I want to collect some user actions from a web site, which will send an AJAX request to a tracking server on most of the page visits, which then in turn extracts the relevant data structure and writes it to some database tables. As the website is running under heavy load (esprecially before christmas), there are many views of the relavant pages, which results in many requests to the tracking server.
If a request comes in and I write the data to the database instantly, I will certainly run into trouble, e.g.
- Even if using a connection pool, I will run out of unsed connections quite quickly and waiting times in the pool's queue will start to increase more and more
- Concurrent access to the database might cause problems with table locking, as all data are written to the same table and query times will start to increase
However the advantage is that I don't need to care about synchronization.
Thus I want to collect a batch of data (e.g. 100 objects) and send them to the database to take off some load. This solves the above problem because
- there is only one connection
- there is no concurrency at database table level
The problem is that I now would need to properly synchronize the underlying buffer mechanism. As the tracking server and the database are running on the same server, this should greatly improve overall performance.
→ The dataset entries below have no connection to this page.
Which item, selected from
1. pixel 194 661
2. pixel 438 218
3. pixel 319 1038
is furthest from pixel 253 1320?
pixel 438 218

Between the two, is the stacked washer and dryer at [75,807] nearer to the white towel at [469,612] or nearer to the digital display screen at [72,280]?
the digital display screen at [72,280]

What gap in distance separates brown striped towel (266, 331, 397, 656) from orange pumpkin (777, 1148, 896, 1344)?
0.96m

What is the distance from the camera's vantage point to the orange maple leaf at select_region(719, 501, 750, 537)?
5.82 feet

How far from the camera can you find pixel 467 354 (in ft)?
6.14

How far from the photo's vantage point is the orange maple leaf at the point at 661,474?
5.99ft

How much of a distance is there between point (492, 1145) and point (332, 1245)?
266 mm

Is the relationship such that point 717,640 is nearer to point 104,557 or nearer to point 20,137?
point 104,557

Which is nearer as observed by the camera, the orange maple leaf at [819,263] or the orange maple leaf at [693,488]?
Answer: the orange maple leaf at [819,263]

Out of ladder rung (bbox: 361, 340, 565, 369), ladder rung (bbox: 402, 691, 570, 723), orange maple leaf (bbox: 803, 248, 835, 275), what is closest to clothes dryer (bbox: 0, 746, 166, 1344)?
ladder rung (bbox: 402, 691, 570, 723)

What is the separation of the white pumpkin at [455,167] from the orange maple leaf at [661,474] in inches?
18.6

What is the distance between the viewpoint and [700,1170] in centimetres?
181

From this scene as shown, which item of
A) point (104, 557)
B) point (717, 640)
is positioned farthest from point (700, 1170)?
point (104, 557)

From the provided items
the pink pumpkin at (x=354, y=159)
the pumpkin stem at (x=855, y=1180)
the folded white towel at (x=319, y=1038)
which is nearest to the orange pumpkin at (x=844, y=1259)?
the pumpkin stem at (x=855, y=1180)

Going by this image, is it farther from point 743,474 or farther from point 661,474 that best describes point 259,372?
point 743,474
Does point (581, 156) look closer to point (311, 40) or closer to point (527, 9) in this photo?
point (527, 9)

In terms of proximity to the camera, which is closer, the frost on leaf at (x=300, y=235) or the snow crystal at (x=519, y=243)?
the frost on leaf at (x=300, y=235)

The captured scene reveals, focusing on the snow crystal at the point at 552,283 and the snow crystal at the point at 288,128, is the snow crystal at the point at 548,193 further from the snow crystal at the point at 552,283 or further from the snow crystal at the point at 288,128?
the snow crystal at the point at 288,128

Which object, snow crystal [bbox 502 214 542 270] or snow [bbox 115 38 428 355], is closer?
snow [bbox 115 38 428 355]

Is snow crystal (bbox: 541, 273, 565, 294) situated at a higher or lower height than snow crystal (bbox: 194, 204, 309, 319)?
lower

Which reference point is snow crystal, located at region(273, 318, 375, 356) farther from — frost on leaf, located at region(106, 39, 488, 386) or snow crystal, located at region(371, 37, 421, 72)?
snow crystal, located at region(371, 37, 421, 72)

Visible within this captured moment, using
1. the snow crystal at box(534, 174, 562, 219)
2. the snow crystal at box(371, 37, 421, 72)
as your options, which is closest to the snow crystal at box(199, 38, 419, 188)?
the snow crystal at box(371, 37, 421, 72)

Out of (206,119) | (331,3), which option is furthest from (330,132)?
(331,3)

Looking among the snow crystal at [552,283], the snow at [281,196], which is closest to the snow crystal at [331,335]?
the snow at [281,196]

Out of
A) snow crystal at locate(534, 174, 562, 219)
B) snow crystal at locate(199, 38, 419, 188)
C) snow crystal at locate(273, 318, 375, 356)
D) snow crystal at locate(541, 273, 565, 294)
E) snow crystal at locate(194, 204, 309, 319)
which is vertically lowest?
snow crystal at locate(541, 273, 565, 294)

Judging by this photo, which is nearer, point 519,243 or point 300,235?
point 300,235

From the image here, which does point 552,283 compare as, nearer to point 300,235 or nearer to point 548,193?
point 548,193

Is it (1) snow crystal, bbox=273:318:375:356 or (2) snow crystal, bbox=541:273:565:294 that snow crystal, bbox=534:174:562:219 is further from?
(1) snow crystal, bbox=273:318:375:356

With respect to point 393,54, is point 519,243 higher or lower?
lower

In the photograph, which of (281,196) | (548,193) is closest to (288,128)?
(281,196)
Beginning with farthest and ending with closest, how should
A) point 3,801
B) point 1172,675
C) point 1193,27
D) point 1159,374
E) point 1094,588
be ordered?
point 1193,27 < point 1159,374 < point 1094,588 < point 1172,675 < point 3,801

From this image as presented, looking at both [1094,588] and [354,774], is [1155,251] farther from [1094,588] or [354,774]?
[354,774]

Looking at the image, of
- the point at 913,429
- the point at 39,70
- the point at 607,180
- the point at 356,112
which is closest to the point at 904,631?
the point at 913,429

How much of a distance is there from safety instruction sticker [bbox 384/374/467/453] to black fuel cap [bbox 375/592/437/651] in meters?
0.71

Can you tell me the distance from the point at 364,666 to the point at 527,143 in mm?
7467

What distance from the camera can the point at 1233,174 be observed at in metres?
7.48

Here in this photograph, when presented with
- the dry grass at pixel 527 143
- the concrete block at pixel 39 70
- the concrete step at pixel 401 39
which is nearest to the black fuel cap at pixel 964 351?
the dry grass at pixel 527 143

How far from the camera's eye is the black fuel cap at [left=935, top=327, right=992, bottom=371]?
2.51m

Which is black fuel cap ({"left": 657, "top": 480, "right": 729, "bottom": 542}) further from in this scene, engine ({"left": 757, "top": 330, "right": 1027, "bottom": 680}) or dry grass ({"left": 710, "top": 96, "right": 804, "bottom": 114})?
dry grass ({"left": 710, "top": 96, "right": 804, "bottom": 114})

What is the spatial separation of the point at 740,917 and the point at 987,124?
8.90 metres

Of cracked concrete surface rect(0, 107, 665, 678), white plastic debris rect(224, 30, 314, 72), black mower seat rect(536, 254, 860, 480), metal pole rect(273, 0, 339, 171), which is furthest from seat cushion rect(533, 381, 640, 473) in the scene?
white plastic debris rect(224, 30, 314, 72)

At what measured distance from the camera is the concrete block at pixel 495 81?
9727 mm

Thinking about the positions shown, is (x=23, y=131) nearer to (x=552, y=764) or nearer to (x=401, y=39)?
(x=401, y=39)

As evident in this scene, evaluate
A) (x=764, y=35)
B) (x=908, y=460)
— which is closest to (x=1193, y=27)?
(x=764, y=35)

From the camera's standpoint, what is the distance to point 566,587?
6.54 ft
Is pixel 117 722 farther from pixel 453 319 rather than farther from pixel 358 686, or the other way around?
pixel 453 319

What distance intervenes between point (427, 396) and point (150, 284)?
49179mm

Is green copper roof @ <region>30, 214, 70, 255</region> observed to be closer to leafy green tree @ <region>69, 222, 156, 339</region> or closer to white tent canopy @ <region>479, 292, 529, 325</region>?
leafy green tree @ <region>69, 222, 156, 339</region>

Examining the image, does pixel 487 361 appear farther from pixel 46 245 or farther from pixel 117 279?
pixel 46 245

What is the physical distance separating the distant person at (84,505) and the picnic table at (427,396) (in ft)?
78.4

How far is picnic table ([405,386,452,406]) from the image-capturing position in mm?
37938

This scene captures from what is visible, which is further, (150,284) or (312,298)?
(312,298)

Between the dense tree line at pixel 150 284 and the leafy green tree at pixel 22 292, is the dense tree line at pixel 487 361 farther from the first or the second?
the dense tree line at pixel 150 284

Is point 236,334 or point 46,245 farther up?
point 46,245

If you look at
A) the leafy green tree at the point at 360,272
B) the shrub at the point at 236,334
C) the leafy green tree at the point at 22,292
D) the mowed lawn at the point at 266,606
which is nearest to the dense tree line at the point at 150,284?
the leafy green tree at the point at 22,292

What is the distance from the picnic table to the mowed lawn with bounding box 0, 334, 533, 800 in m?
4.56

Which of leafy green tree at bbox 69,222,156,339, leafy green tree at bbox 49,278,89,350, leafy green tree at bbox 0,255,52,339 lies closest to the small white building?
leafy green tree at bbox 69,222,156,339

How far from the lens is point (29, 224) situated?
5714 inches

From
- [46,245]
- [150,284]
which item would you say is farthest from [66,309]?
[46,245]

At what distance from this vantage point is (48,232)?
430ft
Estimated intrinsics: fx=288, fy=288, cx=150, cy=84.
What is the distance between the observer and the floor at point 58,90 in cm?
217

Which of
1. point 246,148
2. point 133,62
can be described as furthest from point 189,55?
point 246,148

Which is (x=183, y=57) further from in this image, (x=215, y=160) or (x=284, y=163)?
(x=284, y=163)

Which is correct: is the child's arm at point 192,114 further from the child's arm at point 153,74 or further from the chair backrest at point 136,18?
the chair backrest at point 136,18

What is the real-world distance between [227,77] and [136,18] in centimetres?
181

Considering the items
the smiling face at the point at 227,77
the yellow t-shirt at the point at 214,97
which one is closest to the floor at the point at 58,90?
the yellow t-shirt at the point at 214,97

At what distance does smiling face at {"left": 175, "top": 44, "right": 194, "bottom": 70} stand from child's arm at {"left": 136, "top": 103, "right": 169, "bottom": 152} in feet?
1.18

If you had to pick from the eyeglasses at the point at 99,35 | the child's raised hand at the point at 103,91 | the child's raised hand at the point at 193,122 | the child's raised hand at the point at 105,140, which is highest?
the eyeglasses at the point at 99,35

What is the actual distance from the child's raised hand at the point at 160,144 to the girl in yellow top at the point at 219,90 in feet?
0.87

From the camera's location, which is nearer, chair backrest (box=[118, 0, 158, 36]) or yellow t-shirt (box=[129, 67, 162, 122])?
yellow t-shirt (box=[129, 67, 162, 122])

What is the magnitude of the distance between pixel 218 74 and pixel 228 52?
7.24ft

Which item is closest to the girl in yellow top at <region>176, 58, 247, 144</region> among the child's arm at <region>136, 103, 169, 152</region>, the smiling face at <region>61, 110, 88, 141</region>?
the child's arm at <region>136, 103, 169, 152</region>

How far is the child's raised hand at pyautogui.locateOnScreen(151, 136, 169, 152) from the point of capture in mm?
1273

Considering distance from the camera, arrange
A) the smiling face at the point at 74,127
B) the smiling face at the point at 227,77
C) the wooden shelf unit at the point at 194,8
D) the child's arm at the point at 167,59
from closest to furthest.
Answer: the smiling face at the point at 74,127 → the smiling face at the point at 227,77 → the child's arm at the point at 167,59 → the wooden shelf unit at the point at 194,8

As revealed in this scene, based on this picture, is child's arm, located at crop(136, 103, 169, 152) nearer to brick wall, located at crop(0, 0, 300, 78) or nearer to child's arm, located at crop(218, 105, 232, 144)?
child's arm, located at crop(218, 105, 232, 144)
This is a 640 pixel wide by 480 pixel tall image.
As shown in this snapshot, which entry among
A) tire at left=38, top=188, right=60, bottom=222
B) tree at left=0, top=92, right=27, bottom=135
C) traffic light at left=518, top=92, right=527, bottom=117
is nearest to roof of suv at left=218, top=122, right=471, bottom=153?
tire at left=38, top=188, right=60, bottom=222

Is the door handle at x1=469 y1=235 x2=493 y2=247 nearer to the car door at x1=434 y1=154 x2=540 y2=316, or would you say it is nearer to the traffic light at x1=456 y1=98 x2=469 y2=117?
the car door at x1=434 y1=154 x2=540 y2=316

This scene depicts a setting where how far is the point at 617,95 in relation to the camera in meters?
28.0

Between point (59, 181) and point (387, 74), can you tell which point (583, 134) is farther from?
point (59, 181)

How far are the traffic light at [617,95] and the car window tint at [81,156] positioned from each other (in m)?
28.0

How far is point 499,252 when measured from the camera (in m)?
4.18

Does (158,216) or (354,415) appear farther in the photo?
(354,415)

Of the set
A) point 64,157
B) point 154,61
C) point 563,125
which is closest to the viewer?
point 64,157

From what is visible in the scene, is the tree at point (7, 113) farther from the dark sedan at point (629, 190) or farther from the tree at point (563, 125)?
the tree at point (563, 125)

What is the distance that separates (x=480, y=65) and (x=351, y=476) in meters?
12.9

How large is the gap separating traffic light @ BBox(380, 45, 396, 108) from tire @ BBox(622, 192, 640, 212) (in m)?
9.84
I am looking for some class or library for Java 8 which can buffer the objects in a FIFO manner and automatically writes them to the database if a certain minimum size is reached. The library should be able to handle concurrency as good and fast as possible, as it might occur that two items are stored into the cache at the same time.
Do you know such a library where I can hook up my persistence layer myself or just use JDBC?
My best guess is that I could use a flavour of
java.util.concurrent.BlockingQueue
, e.g. LinkedBlockingQueue.drainTo(Collection, maxElements)
in combination with a timer which periodically polls the length of the queue. Does anyone have a better suggestion?